FORT ST. JOHN -- Fort St. John and B.C.’s Sikh community say they have “mixed feelings” about Prime Minister Justin Trudeau’s announcement that the Indian government may have been involved in the killing of Hardeep Singh Nijjar earlier this year.

Moninder Singh, spokesperson for the B.C. Gurdwaras Council, considered Trudeau’s remarks an overdue acknowledgment of concerns his community has been raising for decades about Indian interference in Canadian affairs.

“It’s something that should have been done a long time ago. The community's been after this issue for over 40 years,” Singh said, speaking outside the Guru Nanak Sikh Gurdwara in Surrey on Monday.

“It is very unfortunate that it took the death of Hardeep Singh Nijjar on this property a few hundred feet away to actually bring this about,” he continued.

Nijjar, the gurdwara’s president, was gunned down in his vehicle in the parking lot on June 18.

Speaking to the House of Commons earlier in the day, Trudeau said national security agencies are investigating “credible allegations of a potential link between agents of the government of India” and Nijjar’s killing.

"Canada is a rule of law country, the protection of our citizens in defence of our sovereignty are fundamental. Our top priorities have therefore been one, that our law enforcement and security agencies ensure the continued safety of all Canadians. And two, that all steps be taken to hold perpetrators of this murder to account,” Trudeau said.

Singh said Canada’s acknowledgement that India was potentially an “actual actor” in the killing is a good first step, but “until we actually see people behind bars” the community will remain skeptical as to whether appropriate action will be taken.

Homicide investigators have not made any arrests for his slaying or named a motive. The Integrated Homicide Investigation Team said there are three suspects in the murder: two “heavy-set men wearing face coverings” who were seen fleeing the scene on foot, and a third person waiting in a getaway car parked a few blocks away.

The incident has also sparked conversations across the Peace Region, especially in Fort St. John where over a thousand South Asians reside.

"That is sad for sure that he was killed at the Gurudwara. With cases like this without evidence or full disclosure or anybody brought to justice, it's hard to be able to make an intelligent statement on it because you don't know the truth of what happened or what the actual truth is until there's people brought to justice," says Fort St. John Resident Paul Singh.

Singh explains that the incident leaves many questions unanswered. The B.C. Gurdwaras Council agrees, saying the lack of answers around Nijjar’s murder “doesn’t bode well” in the community and it leaves them with a “reluctance for people to actually trust” the justice system.

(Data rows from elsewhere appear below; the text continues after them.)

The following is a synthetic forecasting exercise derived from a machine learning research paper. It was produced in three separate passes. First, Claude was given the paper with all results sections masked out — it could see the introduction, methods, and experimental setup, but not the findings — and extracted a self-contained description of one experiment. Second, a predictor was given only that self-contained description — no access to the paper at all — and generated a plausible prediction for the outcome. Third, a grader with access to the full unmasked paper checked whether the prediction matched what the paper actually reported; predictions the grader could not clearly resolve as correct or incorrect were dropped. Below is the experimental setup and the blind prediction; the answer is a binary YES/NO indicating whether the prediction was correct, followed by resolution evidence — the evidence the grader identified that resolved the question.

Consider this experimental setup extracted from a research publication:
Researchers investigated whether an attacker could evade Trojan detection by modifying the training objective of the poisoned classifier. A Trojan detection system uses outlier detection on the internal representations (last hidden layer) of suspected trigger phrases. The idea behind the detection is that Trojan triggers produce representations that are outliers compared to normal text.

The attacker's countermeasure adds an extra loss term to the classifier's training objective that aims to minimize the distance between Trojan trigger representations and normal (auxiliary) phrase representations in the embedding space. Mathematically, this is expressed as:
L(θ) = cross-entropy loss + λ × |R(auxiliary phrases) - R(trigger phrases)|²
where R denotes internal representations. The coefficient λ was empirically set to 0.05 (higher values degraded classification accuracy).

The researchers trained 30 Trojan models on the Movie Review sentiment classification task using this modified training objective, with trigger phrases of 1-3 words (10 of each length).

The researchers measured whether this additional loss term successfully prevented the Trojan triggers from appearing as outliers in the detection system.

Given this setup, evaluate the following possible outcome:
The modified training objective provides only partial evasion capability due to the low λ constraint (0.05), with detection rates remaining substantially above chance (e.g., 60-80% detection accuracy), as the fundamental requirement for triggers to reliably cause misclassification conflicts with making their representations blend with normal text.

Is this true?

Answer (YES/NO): NO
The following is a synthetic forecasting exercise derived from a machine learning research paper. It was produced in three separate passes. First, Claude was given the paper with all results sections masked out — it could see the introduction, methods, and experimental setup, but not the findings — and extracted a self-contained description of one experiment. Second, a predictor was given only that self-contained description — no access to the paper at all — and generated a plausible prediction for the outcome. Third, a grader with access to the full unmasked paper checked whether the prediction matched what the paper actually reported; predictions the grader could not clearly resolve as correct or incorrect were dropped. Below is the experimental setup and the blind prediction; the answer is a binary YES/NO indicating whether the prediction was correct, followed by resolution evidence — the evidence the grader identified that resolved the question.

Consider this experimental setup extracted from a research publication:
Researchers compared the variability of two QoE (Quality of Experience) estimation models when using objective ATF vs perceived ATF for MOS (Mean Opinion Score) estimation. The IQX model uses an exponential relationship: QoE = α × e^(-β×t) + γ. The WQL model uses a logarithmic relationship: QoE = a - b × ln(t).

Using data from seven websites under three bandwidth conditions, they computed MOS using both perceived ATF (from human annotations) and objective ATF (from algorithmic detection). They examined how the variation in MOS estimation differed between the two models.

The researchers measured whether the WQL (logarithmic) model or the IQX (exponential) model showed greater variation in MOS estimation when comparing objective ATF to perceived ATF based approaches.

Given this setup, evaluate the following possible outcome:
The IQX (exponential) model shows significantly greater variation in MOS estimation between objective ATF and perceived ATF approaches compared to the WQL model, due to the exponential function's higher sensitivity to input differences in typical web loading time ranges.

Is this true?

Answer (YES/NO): YES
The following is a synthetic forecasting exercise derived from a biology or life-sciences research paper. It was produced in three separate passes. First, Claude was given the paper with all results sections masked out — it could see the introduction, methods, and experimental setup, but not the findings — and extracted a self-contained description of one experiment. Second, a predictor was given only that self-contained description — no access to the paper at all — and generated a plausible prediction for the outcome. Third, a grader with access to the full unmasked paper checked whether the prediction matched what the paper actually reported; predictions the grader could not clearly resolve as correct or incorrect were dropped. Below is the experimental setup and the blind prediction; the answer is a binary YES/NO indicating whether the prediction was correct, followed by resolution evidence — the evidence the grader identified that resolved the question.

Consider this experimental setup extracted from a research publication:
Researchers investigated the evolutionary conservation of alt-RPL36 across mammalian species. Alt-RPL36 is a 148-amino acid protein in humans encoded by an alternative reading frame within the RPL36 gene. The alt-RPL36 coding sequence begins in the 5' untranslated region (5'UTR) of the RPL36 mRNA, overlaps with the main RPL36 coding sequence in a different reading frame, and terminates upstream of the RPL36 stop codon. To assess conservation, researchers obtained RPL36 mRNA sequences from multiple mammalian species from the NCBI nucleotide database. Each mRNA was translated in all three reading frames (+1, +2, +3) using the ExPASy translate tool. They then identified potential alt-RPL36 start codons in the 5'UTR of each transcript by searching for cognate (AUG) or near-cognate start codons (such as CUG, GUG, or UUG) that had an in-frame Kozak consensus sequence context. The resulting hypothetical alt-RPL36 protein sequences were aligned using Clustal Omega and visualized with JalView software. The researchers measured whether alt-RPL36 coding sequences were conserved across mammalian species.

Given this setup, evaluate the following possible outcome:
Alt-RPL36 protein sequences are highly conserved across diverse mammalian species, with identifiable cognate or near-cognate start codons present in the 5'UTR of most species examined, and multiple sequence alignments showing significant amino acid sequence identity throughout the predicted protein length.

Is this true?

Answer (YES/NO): NO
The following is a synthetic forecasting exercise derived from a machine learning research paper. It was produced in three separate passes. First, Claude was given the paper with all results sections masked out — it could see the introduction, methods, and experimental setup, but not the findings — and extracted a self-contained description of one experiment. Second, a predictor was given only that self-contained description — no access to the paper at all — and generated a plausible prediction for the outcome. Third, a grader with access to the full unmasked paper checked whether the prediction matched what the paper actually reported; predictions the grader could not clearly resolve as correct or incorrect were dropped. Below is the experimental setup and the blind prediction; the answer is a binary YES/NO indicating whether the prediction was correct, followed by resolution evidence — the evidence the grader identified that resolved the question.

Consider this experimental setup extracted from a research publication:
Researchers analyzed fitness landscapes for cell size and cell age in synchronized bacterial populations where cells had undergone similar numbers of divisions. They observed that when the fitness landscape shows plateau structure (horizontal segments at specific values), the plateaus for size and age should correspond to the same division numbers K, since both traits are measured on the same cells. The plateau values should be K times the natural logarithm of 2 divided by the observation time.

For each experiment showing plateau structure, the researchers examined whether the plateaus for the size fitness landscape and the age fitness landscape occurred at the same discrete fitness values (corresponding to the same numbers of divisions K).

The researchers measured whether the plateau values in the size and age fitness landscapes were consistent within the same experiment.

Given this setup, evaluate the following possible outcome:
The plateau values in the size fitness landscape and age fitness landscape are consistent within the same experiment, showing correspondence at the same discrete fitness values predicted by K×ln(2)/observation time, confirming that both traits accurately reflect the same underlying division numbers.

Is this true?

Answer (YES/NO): YES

 “A public inquiry into India's interference in this country needs to happen immediately. And we've been saying that since before Hardeep’s death,” the council spokesperson said.

He added that peaceful protests at consulates and embassies across Canada are being planned for Sept. 25 to call for just that.

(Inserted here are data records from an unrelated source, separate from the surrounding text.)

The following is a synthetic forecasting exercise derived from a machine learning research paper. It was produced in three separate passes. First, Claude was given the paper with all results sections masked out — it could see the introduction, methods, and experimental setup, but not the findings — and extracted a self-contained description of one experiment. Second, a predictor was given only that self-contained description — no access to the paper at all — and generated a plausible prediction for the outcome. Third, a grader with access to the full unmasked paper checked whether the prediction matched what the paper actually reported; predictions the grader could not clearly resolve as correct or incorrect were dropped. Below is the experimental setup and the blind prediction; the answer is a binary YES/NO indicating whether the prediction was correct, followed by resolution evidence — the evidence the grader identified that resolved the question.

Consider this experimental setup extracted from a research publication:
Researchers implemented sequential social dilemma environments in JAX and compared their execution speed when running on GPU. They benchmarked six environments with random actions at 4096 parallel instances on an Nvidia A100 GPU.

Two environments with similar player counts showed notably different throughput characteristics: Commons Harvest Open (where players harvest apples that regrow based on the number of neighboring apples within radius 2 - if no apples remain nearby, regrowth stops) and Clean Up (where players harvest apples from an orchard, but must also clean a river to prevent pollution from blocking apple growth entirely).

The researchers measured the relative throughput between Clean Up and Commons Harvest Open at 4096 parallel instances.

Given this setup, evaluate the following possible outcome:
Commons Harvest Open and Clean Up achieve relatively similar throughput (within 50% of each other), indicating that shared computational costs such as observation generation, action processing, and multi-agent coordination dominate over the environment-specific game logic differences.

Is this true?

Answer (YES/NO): NO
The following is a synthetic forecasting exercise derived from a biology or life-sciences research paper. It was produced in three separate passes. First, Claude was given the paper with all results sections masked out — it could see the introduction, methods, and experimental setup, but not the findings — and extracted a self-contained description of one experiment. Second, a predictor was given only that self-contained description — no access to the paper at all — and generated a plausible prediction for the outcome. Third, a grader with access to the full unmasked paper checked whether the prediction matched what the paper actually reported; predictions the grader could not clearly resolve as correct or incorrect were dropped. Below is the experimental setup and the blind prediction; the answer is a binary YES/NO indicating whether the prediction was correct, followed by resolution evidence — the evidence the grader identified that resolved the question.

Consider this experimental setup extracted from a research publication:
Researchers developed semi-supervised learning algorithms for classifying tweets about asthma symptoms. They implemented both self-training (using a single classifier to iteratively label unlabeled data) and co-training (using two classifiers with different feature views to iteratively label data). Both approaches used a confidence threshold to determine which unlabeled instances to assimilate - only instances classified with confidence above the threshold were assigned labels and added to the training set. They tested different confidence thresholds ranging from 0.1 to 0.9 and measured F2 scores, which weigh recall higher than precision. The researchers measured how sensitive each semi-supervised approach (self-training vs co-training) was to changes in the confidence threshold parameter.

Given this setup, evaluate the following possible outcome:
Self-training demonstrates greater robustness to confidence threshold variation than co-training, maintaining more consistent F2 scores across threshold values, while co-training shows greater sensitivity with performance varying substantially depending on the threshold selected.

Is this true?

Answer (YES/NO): NO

In a statement Monday, Premier David Eby said he was “deeply disturbed and angered” by the allegations of foreign interference he received a briefing from Canada’s spy agency CSIS that afternoon.

“Canadians across the country must be safe from the interference of foreign governments, including being targeted for threats or physical harm, including murder,” he wrote. "Our democracy depends on it.”

Eby said he is calling on the federal government to share all information related to “any known ongoing foreign interference and transnational organized crime threats” with provincial officials.

"I join with those in the Sikh and Punjabi community, and the broader province, demanding justice and answers. Our government will fully and enthusiastically support any federal efforts to ensure those responsible are held personally accountable,” he said.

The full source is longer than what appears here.